**Your assignment:** Nothing but the lines from the one with "phylum: Chordata" through the end of the listing below should appear in your reply, each copied exactly.

# # # #

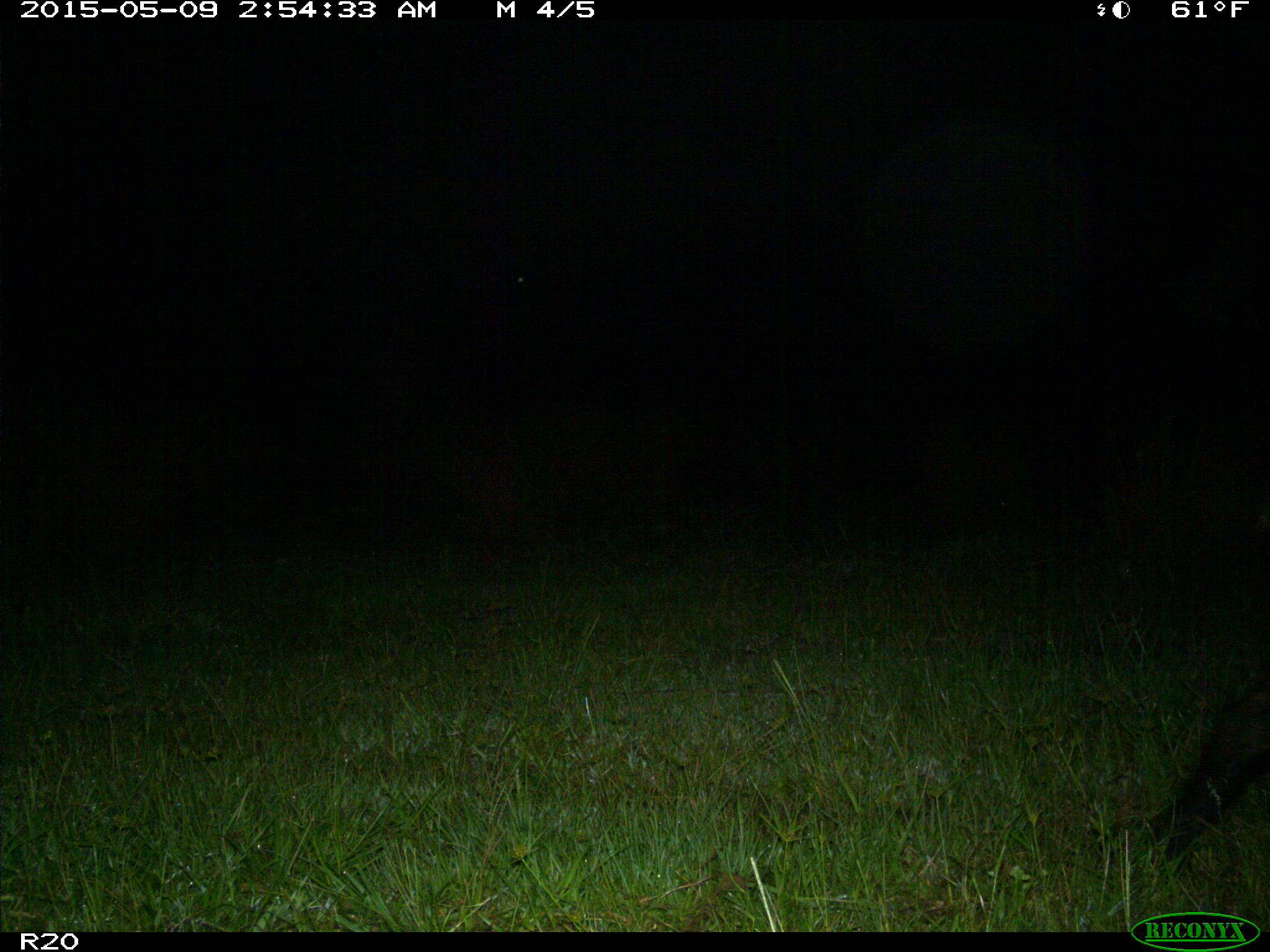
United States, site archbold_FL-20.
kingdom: Animalia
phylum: Chordata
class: Mammalia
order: Artiodactyla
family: Suidae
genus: Sus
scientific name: Sus scrofa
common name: wild boar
Sus scrofa (wild boar).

# # # #

**Result:**
phylum: Chordata
class: Mammalia
order: Artiodactyla
family: Suidae
genus: Sus
scientific name: Sus scrofa
common name: wild boar
Sus scrofa (wild boar).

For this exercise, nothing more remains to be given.